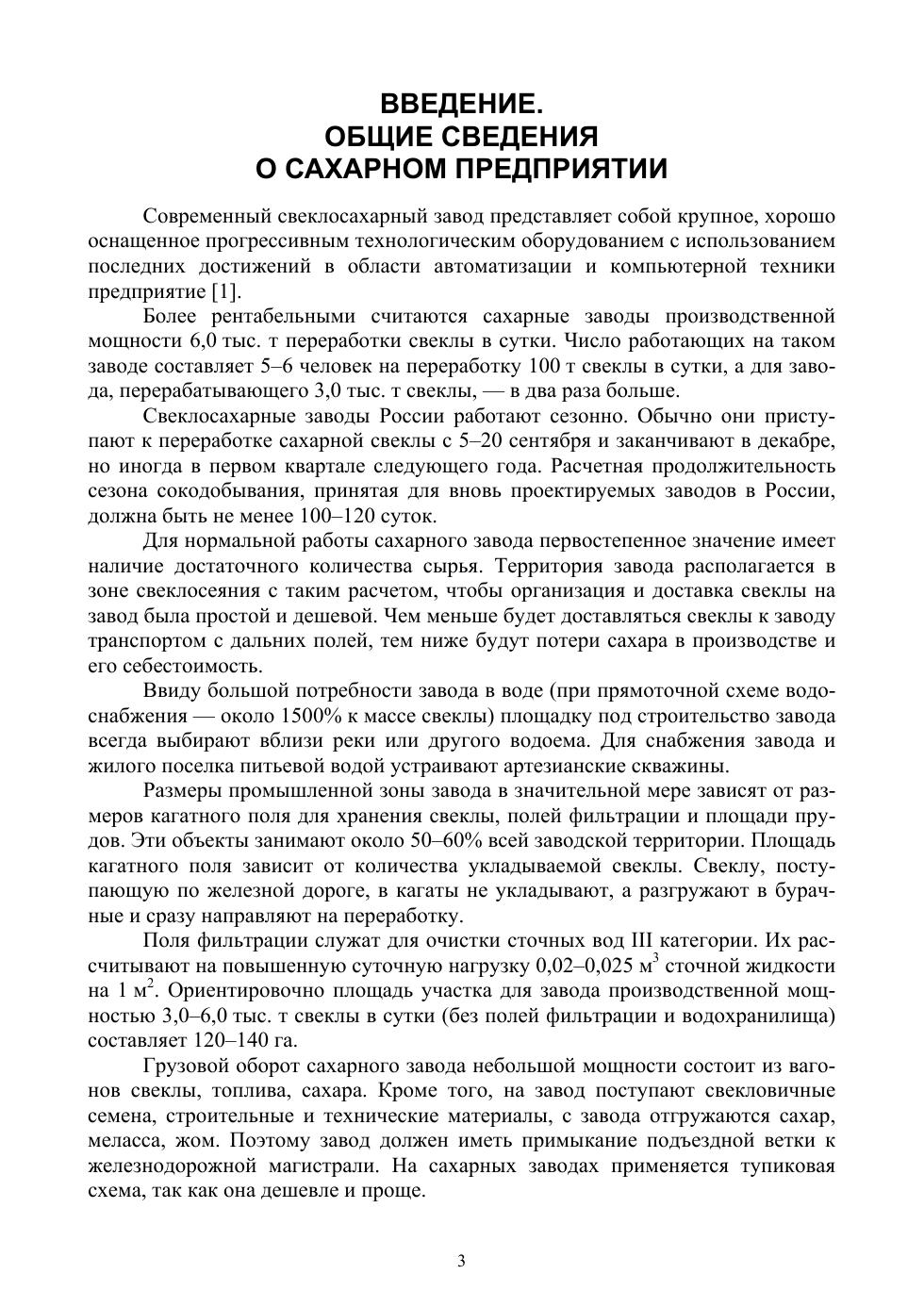 ВВЕДЕНИЕ.
ОБЩИЕ СВЕДЕНИЯ
О САХАРНОМ ПРЕДПРИЯТИИ

Современный свеклосахарный завод представляет собой крупное, хорошо оснащенное прогрессивным технологическим оборудованием с использованием последних достижений в области автоматизации и компьютерной техники предприятие [1].

Более рентабельными считаются сахарные заводы производственной мощности 6,0 тыс. т переработки свеклы в сутки. Число работающих на таком заводе составляет 5–6 человек на переработку 100 т свеклы в сутки, а для завода, перерабатывающего 3,0 тыс. т свеклы, — в два раза больше.

Свеклосахарные заводы России работают сезонно. Обычно они приступают к переработке сахарной свеклы с 5–20 сентября и заканчивают в декабре, но иногда в первом квартале следующего года. Расчетная продолжительность сезона сокодобывания, принятая для вновь проектируемых заводов в России, должна быть не менее 100–120 суток.

Для нормальной работы сахарного завода первостепенное значение имеет наличие достаточного количества сырья. Территория завода располагается в зоне свеклосеяния с таким расчетом, чтобы организация и доставка свеклы на завод была простой и дешевой. Чем меньше будет доставляться свеклы к заводу транспортом с дальних полей, тем ниже будут потери сахара в производстве и его себестоимость.

Ввиду большой потребности завода в воде (при прямоточной схеме водоснабжения — около 1500% к массе свеклы) площадку под строительство завода всегда выбирают вблизи реки или другого водоема. Для снабжения завода и жилого поселка питьевой водой устраивают артезианские скважины.

Размеры промышленной зоны завода в значительной мере зависят от размеров кагатного поля для хранения свеклы, полей фильтрации и площади прудов. Эти объекты занимают около 50–60% всей заводской территории. Площадь кагатного поля зависит от количества укладываемой свеклы. Свеклу, поступающую по железной дороге, в кагаты не укладывают, а разгружают в бурачные и сразу направляют на переработку.

Поля фильтрации служат для очистки сточных вод III категории. Их рассчитывают на повышенную суточную нагрузку 0,02–0,025 м$^3$ сточной жидкости на 1 м$^2$. Ориентировочно площадь участка для завода производственной мощностью 3,0–6,0 тыс. т свеклы в сутки (без полей фильтрации и водохранилища) составляет 120–140 га.

Грузовой оборот сахарного завода небольшой мощности состоит из вагонов свеклы, топлива, сахара. Кроме того, на завод поступают свекловичные семена, строительные и технические материалы, с завода отгружаются сахар, меласса, жом. Поэтому завод должен иметь примыкание подъездной ветки к железнодорожной магистрали. На сахарных заводах применяется тупиковая схема, так как она дешевле и проще.

3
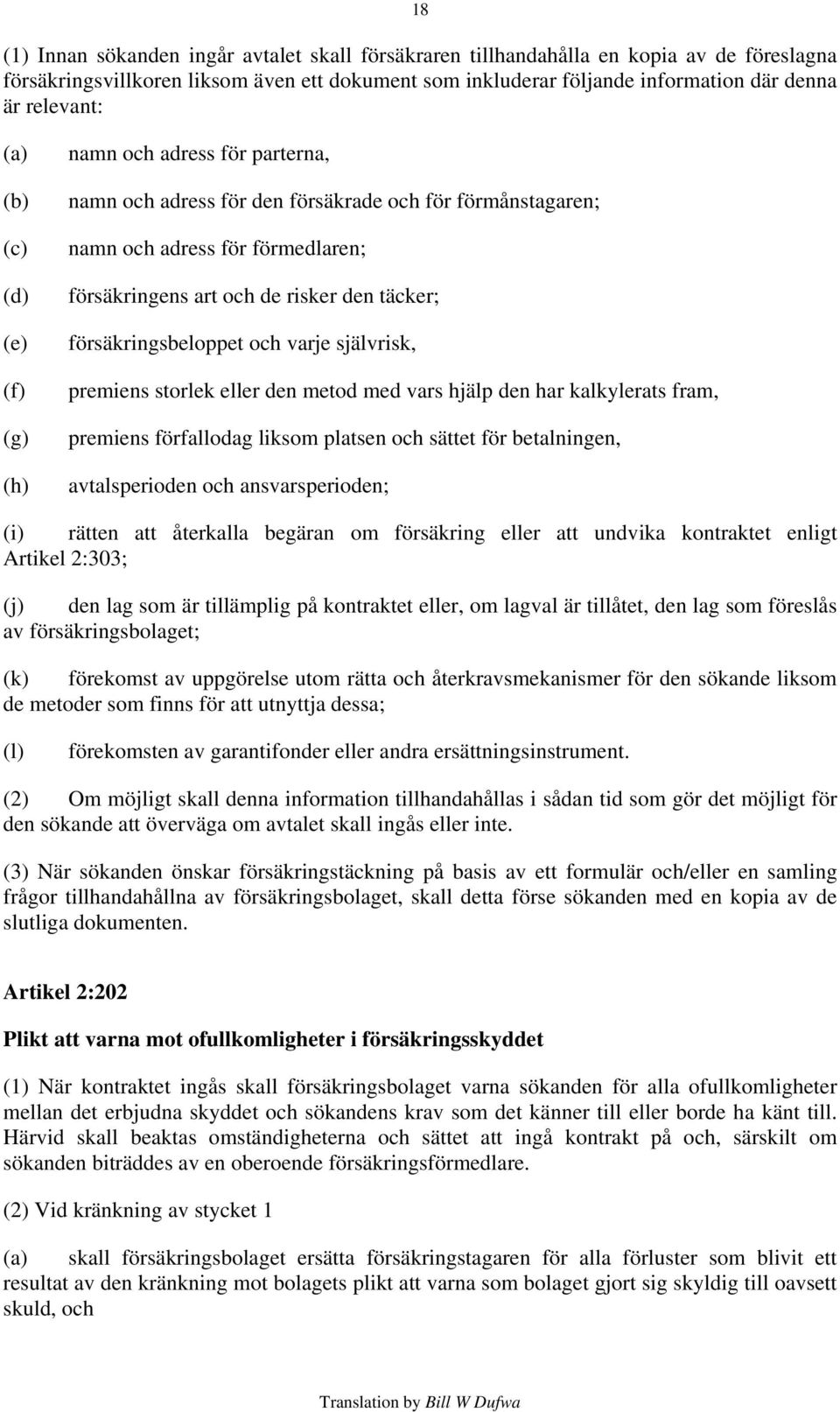 18

(1) Innan sökanden ingår avtalet skall försäkraren tillhandahålla en kopia av de föreslagna försäkringsvillkoren liksom även ett dokument som inkluderar följande information där denna är relevant:

(a) namn och adress för parterna,

(b) namn och adress för den försäkrade och för förmånstagaren;

(c) namn och adress för förmedlaren;

(d) försäkringens art och de risker den täcker;

(e) försäkringsbeloppet och varje självrisk,

(f) premiens storlek eller den metod med vars hjälp den har kalkylerats fram,

(g) premiens förfallodag liksom platsen och sättet för betalningen,

(h) avtalsperioden och ansvarsperioden;

(i) rätten att återkalla begäran om försäkring eller att undvika kontraktet enligt Artikel 2:303;

(j) den lag som är tillämplig på kontraktet eller, om lagval är tillåtet, den lag som föreslås av försäkringsbolaget;

(k) förekomst av uppgörelse utom rätta och återkravsmekanismer för den sökande liksom de metoder som finns för att utnyttja dessa;

(l) förekomsten av garantifonder eller andra ersättningsinstrument.

(2) Om möjligt skall denna information tillhandahållas i sådan tid som gör det möjligt för den sökande att överväga om avtalet skall ingås eller inte.

(3) När sökanden önskar försäkringstäckning på basis av ett formulär och/eller en samling frågor tillhandahållna av försäkringsbolaget, skall detta förse sökanden med en kopia av de slutliga dokumenten.

Artikel 2:202

Plikt att varna mot ofullkomligheter i försäkringsskyddet

(1) När kontraktet ingås skall försäkringsbolaget varna sökanden för alla ofullkomligheter mellan det erbjudna skyddet och sökandens krav som det känner till eller borde ha känt till. Härvid skall beaktas omständigheterna och sättet att ingå kontrakt på och, särskilt om sökanden biträddes av en oberoende försäkringsförmedlare.

(2) Vid kränkning av stycket 1

(a) skall försäkringsbolaget ersätta försäkringstagaren för alla förluster som blivit ett resultat av den kränkning mot bolagets plikt att varna som bolaget gjort sig skyldig till oavsett skuld, och

Translation by Bill W Dufwa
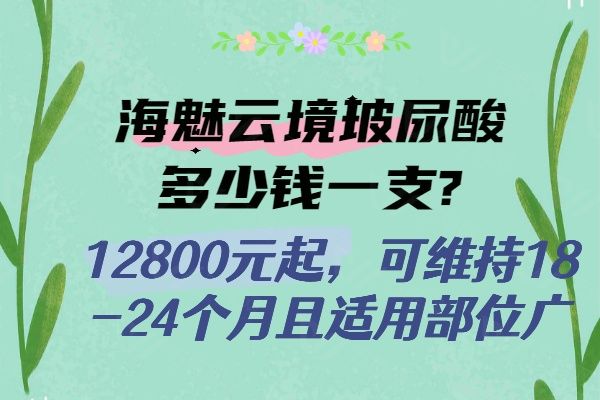 海魅云境玻尿酸多少钱一支?

12800元起，可维持18－24个月且适用部位广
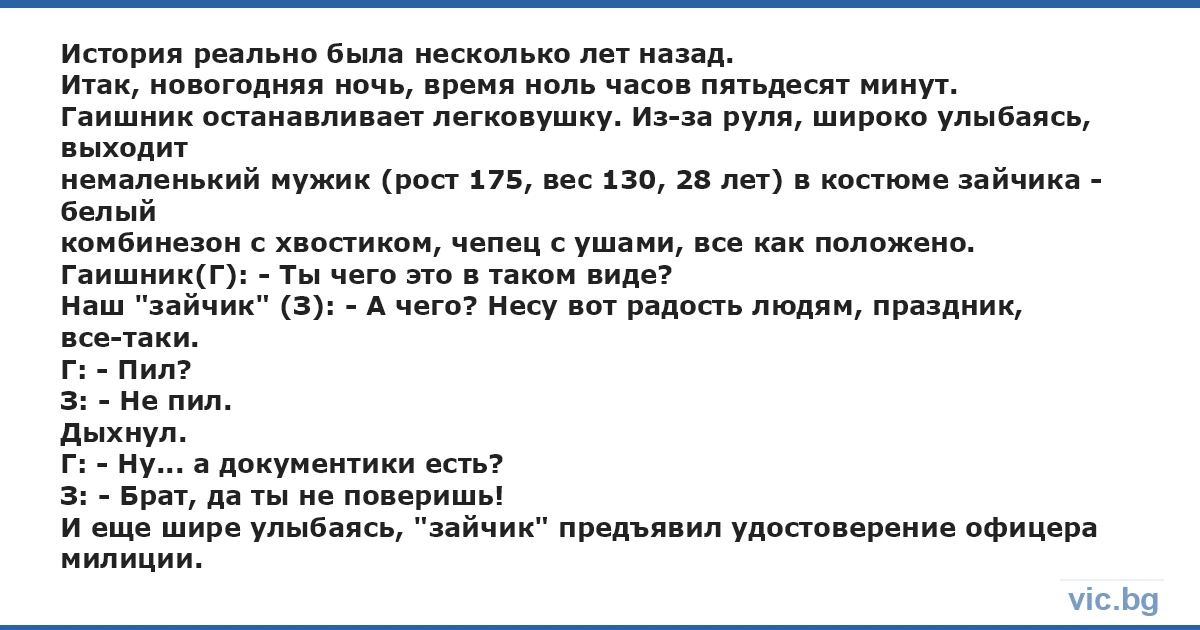 История реально была несколько лет назад.
Итак, новогодняя ночь, время ноль часов пятьдесят минут.
Гаишник останавливает легковушку. Из-за руля, широко улыбаясь, выходит
немаленький мужик (рост 175, вес 130, 28 лет) в костюме зайчика - белый
комбинезон с хвостиком, чепец с ушами, все как положено.
Гаишник(Г): - Ты чего это в таком виде?
Наш "зайчик" (З): - А чего? Несу вот радость людям, праздник, все-таки.
Г: - Пил?
З: - Не пил.
Дыхнул.
Г: - Ну... а документики есть?
З: - Брат, да ты не поверишь!
И еще шире улыбаясь, "зайчик" предъявил удостоверение офицера милиции.

vic.bg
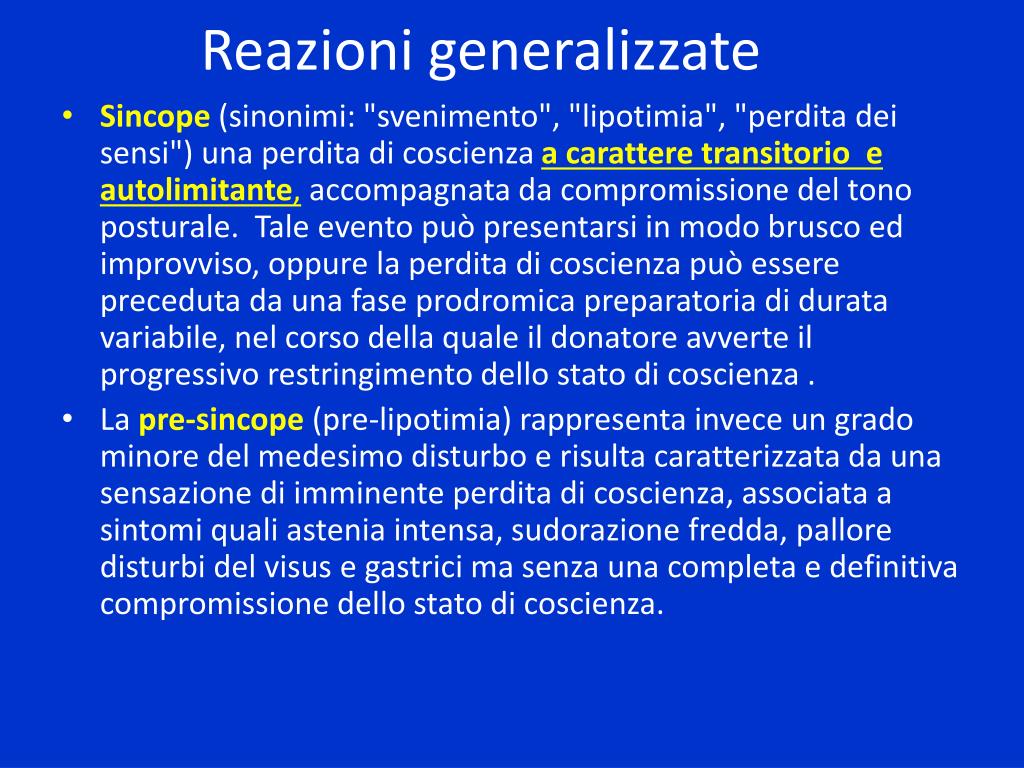 Reazioni generalizzate

• Sincope (sinonimi: "svenimento", "lipotimia", "perdita dei sensi") una perdita di coscienza a carattere transitorio e autolimitante, accompagnata da compromissione del tono posturale. Tale evento può presentarsi in modo brusco ed improvviso, oppure la perdita di coscienza può essere preceduta da una fase prodromica preparatoria di durata variabile, nel corso della quale il donatore avverte il progressivo restringimento dello stato di coscienza .

• La pre-sincope (pre-lipotimia) rappresenta invece un grado minore del medesimo disturbo e risulta caratterizzata da una sensazione di imminente perdita di coscienza, associata a sintomi quali astenia intensa, sudorazione fredda, pallore disturbi del visus e gastrici ma senza una completa e definitiva compromissione dello stato di coscienza.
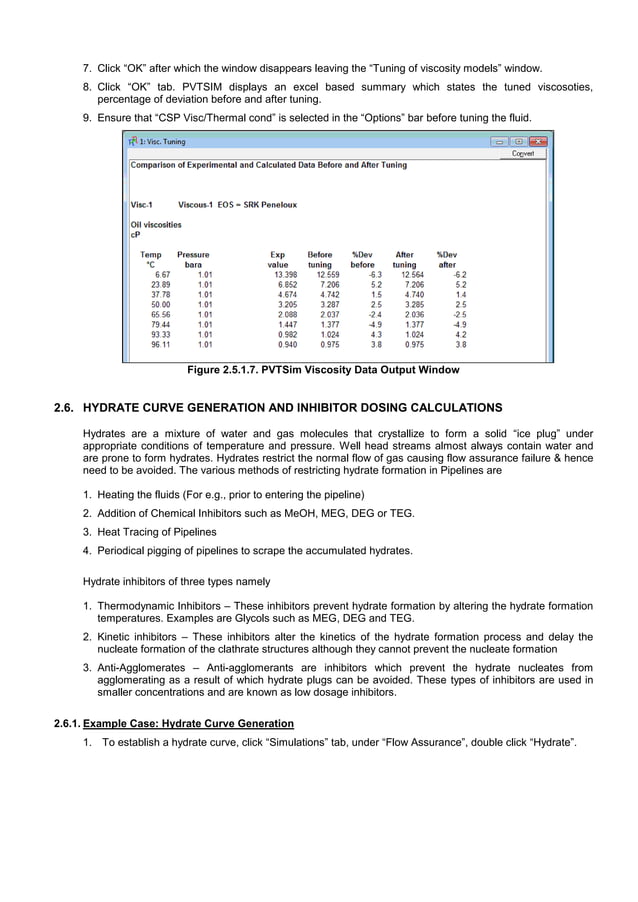 7. Click "OK" after which the window disappears leaving the "Tuning of viscosity models" window.

8. Click "OK" tab. PVTSIM displays an excel based summary which states the tuned viscosoties, percentage of deviation before and after tuning.

9. Ensure that "CSP Visc/Thermal cond" is selected in the "Options" bar before tuning the fluid.

1: Visc. Tuning

Convert

Comparison of Experimental and Calculated Data Before and After Tuning

Visc-1 Viscous-1 EOS = SRK Peneloux

Oil viscosities
cP

| Temp °C | Pressure bara | Exp value | Before tuning | %Dev before | After tuning | %Dev after |
|---|---|---|---|---|---|---|
| 6.67 | 1.01 | 13.398 | 12.559 | -6.3 | 12.564 | -6.2 |
| 23.89 | 1.01 | 6.852 | 7.206 | 5.2 | 7.206 | 5.2 |
| 37.78 | 1.01 | 4.674 | 4.742 | 1.5 | 4.740 | 1.4 |
| 50.00 | 1.01 | 3.205 | 3.287 | 2.5 | 3.285 | 2.5 |
| 65.56 | 1.01 | 2.088 | 2.037 | -2.4 | 2.036 | -2.5 |
| 79.44 | 1.01 | 1.447 | 1.377 | -4.9 | 1.377 | -4.9 |
| 93.33 | 1.01 | 0.982 | 1.024 | 4.3 | 1.024 | 4.2 |
| 96.11 | 1.01 | 0.940 | 0.975 | 3.8 | 0.975 | 3.8 |

Figure 2.5.1.7. PVTSim Viscosity Data Output Window

2.6. HYDRATE CURVE GENERATION AND INHIBITOR DOSING CALCULATIONS

Hydrates are a mixture of water and gas molecules that crystallize to form a solid "ice plug" under appropriate conditions of temperature and pressure. Well head streams almost always contain water and are prone to form hydrates. Hydrates restrict the normal flow of gas causing flow assurance failure & hence need to be avoided. The various methods of restricting hydrate formation in Pipelines are

1. Heating the fluids (For e.g., prior to entering the pipeline)

2. Addition of Chemical Inhibitors such as MeOH, MEG, DEG or TEG.

3. Heat Tracing of Pipelines

4. Periodical pigging of pipelines to scrape the accumulated hydrates.

Hydrate inhibitors of three types namely

1. Thermodynamic Inhibitors – These inhibitors prevent hydrate formation by altering the hydrate formation temperatures. Examples are Glycols such as MEG, DEG and TEG.

2. Kinetic inhibitors – These inhibitors alter the kinetics of the hydrate formation process and delay the nucleate formation of the clathrate structures although they cannot prevent the nucleate formation

3. Anti-Agglomerates – Anti-agglomerants are inhibitors which prevent the hydrate nucleates from agglomerating as a result of which hydrate plugs can be avoided. These types of inhibitors are used in smaller concentrations and are known as low dosage inhibitors.

2.6.1. Example Case: Hydrate Curve Generation

1. To establish a hydrate curve, click "Simulations" tab, under "Flow Assurance", double click "Hydrate".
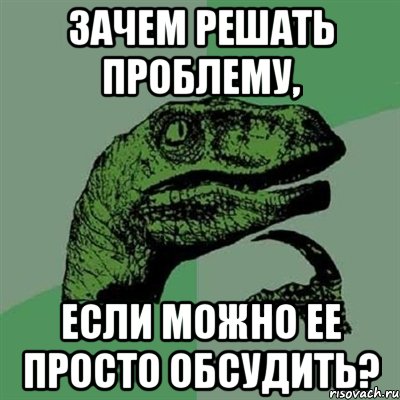 ЗАЧЕМ РЕШАТЬ ПРОБЛЕМУ,

ЕСЛИ МОЖНО ЕЕ ПРОСТО ОБСУДИТЬ?

risovach.ru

-----

=== THE PROBLEM ===
Which lines above contain the word "such"? Copy each one.

=== COMPLETED EXERCISE ===
2. Addition of Chemical Inhibitors such as MeOH, MEG, DEG or TEG.
1. Thermodynamic Inhibitors – These inhibitors prevent hydrate formation by altering the hydrate formation temperatures. Examples are Glycols such as MEG, DEG and TEG.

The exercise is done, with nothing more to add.